Rewrite the part that opens with the line containing "Analyzing this picture, viewed" and closes with the line containing "(172,112), (84,109), (120,55), (102,65), (74,53)", swapping "physical distance" for "actual distance" and leaving everything else unchanged.

═════ EXERCISE INPUTS

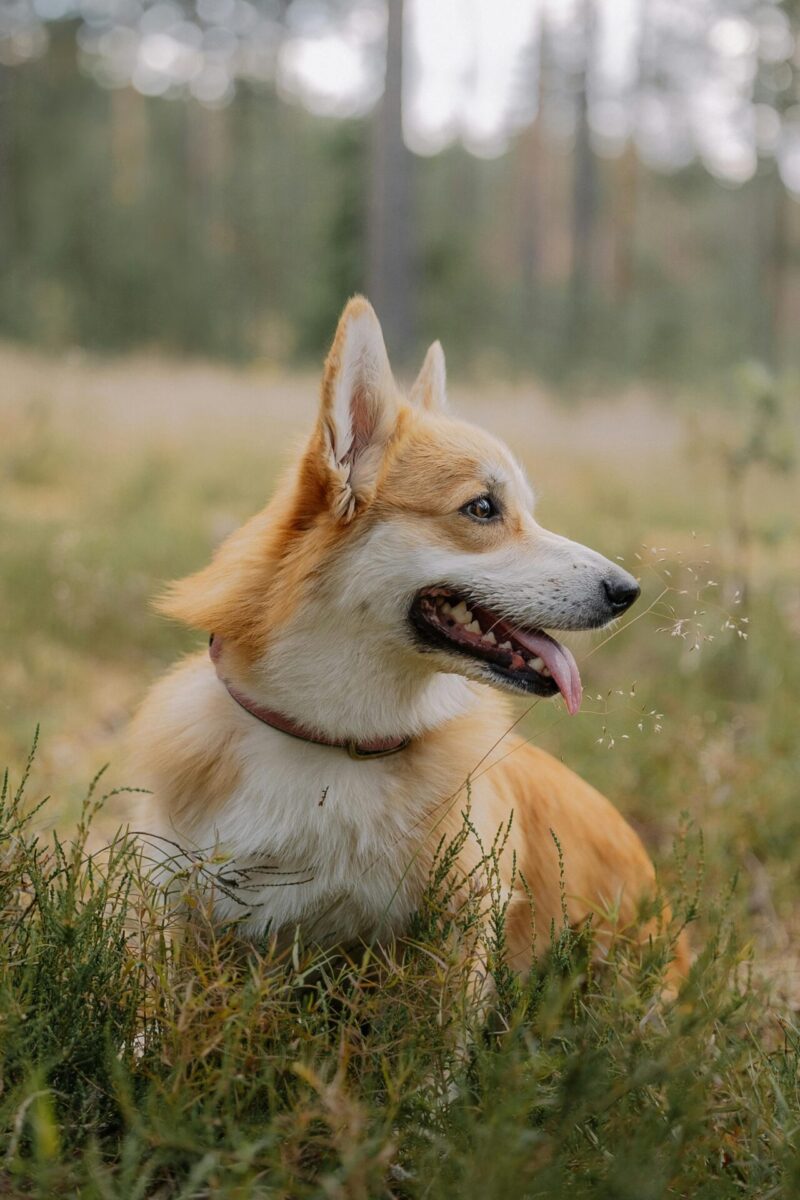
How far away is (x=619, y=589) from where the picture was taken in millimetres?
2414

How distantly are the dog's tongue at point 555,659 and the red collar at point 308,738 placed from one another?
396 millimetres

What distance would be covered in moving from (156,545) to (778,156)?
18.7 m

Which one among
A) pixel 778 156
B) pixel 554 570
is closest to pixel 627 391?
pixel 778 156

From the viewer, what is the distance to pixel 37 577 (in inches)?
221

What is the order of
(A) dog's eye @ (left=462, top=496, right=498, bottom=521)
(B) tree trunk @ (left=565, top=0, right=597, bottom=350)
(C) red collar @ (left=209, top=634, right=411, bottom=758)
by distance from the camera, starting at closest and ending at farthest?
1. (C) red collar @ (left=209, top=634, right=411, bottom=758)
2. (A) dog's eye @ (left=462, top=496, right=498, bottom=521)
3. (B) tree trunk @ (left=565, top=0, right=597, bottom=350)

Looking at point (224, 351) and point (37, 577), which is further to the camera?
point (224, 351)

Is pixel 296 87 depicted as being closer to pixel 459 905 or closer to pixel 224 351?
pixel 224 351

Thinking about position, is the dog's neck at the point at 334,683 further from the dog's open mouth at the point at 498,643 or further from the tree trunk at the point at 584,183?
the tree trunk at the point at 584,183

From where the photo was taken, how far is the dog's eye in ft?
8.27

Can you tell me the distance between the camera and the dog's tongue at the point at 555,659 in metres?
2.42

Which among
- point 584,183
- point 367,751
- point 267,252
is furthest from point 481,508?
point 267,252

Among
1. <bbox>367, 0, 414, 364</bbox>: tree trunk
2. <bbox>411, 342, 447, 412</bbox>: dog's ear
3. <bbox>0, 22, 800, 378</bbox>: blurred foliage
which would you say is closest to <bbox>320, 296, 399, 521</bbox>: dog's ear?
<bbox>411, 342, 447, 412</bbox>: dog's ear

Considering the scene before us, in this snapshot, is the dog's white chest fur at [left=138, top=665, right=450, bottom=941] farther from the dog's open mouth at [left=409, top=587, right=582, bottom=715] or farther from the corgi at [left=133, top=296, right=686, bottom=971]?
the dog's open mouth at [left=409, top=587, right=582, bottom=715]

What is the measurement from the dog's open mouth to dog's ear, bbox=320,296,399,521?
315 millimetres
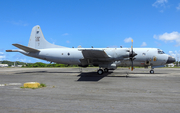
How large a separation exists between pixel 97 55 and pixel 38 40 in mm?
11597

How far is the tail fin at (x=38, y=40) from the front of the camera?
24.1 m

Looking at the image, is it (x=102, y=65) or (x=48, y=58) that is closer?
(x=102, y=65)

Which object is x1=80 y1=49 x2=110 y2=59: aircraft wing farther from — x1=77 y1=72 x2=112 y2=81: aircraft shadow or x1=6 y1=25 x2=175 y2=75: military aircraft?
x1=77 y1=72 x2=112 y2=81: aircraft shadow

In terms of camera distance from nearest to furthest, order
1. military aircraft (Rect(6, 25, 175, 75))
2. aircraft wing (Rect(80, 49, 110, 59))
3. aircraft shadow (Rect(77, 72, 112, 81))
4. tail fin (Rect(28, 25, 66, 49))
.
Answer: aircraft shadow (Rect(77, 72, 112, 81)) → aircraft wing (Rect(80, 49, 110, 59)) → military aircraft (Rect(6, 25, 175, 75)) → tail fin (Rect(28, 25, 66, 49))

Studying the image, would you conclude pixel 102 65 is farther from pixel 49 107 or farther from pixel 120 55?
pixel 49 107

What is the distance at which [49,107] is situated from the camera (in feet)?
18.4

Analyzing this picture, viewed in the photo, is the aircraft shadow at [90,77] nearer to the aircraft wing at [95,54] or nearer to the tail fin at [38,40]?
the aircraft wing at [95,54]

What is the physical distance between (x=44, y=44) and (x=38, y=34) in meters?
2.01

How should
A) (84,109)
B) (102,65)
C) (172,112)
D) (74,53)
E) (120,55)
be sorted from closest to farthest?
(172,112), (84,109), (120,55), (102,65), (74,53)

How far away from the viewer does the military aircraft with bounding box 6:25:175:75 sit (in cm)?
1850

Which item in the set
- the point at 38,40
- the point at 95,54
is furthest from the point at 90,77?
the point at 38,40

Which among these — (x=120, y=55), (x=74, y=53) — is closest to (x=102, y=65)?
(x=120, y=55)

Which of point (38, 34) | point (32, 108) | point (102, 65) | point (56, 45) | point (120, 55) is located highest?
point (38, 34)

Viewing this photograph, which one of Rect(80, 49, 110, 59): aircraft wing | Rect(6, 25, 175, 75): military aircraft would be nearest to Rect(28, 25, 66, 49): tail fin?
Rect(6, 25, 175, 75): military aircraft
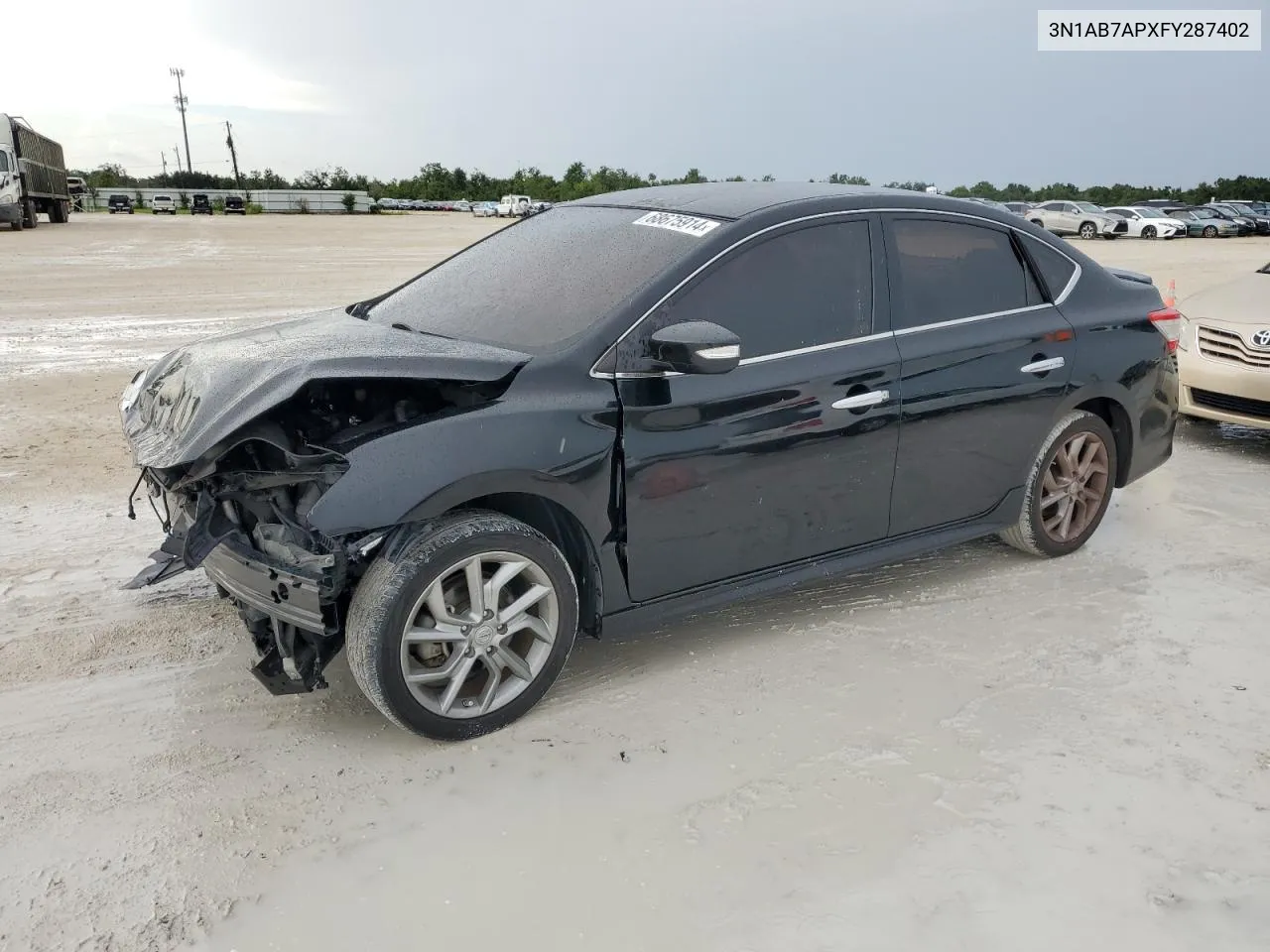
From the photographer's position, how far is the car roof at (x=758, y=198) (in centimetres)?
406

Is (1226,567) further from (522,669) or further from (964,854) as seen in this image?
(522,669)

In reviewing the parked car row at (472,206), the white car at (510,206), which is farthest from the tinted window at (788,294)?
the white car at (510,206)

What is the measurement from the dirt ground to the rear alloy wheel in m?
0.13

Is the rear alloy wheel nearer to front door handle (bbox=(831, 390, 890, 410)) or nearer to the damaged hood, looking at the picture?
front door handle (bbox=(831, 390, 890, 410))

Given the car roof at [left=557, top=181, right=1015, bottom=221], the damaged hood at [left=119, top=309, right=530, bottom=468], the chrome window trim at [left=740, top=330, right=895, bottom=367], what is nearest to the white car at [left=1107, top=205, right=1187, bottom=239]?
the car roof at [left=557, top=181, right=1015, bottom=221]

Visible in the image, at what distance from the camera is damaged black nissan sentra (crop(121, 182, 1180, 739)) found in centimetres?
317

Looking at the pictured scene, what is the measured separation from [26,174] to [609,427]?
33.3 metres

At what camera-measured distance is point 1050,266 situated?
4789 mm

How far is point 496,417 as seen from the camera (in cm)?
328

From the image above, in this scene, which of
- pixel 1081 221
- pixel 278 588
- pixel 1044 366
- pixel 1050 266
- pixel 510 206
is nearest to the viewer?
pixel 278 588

══════════

RESULT FOR THIS TASK:
Analyzing this picture, viewed in the photo, is the aircraft shadow at [90,77] nearer to the aircraft wing at [95,54] or nearer to the tail fin at [38,40]?
the aircraft wing at [95,54]

What is the actual distance between (x=44, y=44) and (x=38, y=34) in meters?
2.01

How should
A) (84,109)
B) (102,65)
C) (172,112)
D) (74,53)
E) (120,55)
be sorted from closest to farthest?
(172,112), (84,109), (120,55), (102,65), (74,53)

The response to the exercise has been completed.